Il vrai que, depuis 1992 – date de son accession, avec l’accord du gouvernement algérien, à la tête de la Grande Mosquée de Paris -, Dalil Boubakeur a su devenir l’interlocuteur obligé des autorités françaises. Au fil des années, il est devenu un habitué des salons feutrés, jusqu’à se « couper » complètement de la réalité du terrain, disent ses détracteurs. S’il plaît tant aux autorités, c’est sans doute qu’arrivé en France à l’âge de 15 ans ce cardiologue de formation a l’image du bon père de famille. Pétri de culture française, il défend la religion musulmane en la présentant d’abord comme un humanisme et une spiritualité. Un profil de laïc qui contraste avec celui de son théologien de père, Hamza Boubakeur – ancien recteur de la Mosquée de Paris de 1957 à 1982 et auteur d’une des plus importantes traductions en français du Coran. Cultivant une image d’oecuméniste tolérant, il se veut l’ultime rempart contre la montée de l’intégrisme.

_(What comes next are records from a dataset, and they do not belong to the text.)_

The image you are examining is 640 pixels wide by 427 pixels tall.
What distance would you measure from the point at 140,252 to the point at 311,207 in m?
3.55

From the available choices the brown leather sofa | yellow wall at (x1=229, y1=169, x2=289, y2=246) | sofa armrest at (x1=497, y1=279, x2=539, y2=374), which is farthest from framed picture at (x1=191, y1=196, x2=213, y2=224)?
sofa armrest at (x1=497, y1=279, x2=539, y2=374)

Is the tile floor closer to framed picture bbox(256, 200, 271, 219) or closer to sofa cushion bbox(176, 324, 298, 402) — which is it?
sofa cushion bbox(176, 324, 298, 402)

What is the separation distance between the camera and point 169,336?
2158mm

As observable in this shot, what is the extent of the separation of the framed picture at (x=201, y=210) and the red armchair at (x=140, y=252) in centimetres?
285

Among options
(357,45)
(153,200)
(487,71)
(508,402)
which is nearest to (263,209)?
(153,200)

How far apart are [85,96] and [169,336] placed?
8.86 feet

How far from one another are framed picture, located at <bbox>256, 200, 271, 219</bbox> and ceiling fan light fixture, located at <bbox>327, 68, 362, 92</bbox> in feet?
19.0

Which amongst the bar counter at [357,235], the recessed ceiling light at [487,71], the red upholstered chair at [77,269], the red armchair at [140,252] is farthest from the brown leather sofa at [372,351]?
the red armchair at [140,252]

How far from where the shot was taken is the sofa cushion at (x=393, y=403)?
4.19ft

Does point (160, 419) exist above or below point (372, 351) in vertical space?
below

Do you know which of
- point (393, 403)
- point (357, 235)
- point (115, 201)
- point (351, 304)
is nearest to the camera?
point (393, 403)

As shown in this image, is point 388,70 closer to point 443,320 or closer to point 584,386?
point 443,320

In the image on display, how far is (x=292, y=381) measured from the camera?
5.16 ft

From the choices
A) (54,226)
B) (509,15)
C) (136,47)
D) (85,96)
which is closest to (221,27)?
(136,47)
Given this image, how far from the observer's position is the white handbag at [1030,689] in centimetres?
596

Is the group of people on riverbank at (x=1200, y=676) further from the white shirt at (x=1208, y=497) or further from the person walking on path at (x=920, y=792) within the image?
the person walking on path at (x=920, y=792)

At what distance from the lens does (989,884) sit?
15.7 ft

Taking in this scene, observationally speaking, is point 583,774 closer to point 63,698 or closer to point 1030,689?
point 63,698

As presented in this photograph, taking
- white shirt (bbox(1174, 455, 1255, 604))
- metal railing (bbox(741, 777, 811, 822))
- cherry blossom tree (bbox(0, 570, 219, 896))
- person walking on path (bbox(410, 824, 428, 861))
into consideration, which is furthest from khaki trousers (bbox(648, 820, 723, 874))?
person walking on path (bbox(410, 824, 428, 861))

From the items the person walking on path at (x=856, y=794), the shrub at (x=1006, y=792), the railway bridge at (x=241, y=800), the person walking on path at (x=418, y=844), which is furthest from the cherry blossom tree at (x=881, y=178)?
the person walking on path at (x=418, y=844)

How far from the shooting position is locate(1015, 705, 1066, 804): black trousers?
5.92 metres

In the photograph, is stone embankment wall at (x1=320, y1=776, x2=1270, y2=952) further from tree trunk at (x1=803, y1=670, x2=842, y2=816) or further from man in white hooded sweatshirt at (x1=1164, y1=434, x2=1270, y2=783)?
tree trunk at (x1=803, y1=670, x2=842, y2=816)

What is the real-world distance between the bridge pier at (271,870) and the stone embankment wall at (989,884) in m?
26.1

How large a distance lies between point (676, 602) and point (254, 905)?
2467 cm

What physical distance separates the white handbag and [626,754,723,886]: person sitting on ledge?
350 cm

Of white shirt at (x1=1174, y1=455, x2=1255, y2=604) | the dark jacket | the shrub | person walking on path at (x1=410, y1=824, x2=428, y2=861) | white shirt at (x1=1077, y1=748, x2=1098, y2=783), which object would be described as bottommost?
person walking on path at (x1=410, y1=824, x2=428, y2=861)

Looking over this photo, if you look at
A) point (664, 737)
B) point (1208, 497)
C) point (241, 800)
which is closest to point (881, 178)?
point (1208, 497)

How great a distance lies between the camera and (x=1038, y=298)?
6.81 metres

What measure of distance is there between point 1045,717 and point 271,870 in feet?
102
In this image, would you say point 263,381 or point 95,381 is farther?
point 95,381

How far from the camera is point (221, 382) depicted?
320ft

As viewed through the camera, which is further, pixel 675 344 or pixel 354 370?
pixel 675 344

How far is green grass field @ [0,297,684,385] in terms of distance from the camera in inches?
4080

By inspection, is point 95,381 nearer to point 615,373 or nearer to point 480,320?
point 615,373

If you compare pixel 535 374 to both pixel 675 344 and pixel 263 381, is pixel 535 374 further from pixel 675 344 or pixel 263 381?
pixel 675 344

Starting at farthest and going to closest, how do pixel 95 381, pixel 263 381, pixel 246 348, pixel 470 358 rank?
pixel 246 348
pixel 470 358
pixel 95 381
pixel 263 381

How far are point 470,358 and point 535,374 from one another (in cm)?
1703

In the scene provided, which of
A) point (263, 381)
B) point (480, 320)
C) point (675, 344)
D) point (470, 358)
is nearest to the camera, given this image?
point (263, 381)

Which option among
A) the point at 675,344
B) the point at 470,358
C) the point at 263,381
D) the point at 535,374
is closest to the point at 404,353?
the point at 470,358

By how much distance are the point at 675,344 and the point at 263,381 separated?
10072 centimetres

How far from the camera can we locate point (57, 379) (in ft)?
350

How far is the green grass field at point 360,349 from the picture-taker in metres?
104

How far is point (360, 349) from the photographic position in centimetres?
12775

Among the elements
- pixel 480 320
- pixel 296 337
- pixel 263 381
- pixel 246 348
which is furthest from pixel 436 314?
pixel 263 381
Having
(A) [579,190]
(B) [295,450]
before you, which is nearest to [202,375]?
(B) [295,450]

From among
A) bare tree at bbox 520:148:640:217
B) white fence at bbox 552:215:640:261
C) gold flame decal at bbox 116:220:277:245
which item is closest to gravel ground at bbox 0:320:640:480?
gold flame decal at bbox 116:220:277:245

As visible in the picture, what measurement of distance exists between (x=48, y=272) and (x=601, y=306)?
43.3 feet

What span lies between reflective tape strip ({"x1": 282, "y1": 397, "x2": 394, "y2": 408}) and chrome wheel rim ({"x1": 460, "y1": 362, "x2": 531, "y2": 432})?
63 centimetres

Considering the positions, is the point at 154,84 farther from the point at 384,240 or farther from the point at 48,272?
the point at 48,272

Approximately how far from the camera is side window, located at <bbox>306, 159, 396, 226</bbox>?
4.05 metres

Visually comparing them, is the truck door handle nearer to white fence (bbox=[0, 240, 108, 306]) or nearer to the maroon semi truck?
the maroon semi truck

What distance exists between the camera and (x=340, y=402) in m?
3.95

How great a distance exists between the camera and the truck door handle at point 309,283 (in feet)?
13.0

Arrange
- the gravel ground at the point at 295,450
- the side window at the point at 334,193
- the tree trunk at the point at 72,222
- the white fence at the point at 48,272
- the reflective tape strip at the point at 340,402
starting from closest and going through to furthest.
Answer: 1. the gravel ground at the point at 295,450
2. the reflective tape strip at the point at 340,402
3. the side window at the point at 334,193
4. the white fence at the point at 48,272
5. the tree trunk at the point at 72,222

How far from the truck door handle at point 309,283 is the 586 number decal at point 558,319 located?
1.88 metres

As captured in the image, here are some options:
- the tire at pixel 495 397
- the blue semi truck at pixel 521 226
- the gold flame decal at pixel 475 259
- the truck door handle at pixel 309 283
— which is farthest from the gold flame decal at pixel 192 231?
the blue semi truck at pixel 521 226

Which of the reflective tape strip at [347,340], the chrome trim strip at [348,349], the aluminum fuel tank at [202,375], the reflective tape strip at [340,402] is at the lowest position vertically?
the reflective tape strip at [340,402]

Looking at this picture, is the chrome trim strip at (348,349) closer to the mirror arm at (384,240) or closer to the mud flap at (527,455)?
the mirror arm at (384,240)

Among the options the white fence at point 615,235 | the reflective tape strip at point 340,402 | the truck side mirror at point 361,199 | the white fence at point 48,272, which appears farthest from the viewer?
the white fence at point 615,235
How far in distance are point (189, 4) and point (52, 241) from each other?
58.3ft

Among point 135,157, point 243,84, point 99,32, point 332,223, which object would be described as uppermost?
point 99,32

Mais alors qu’il fustige l’emprise grandissante des pays étrangers sur l’islam de France, il omet souvent de rappeler qu’il a lui-même le statut de diplomate et qu’il reçoit son salaire directement du gouvernement algérien. Ainsi, bien qu’il répète à l’envi qu’il n’existe aucune « coupure entre les musulmans de la première et de la seconde génération », Dalil Boubakeur fait assurément partie de celle des « parents ». À 60 ans, cet homme aux allures de nabab semble avoir davantage d’influence sur les élites que sur les jeunes « Beurs », grands perdants du processus de consultation.

* Éditions Desclée de Brouwer, février 2003.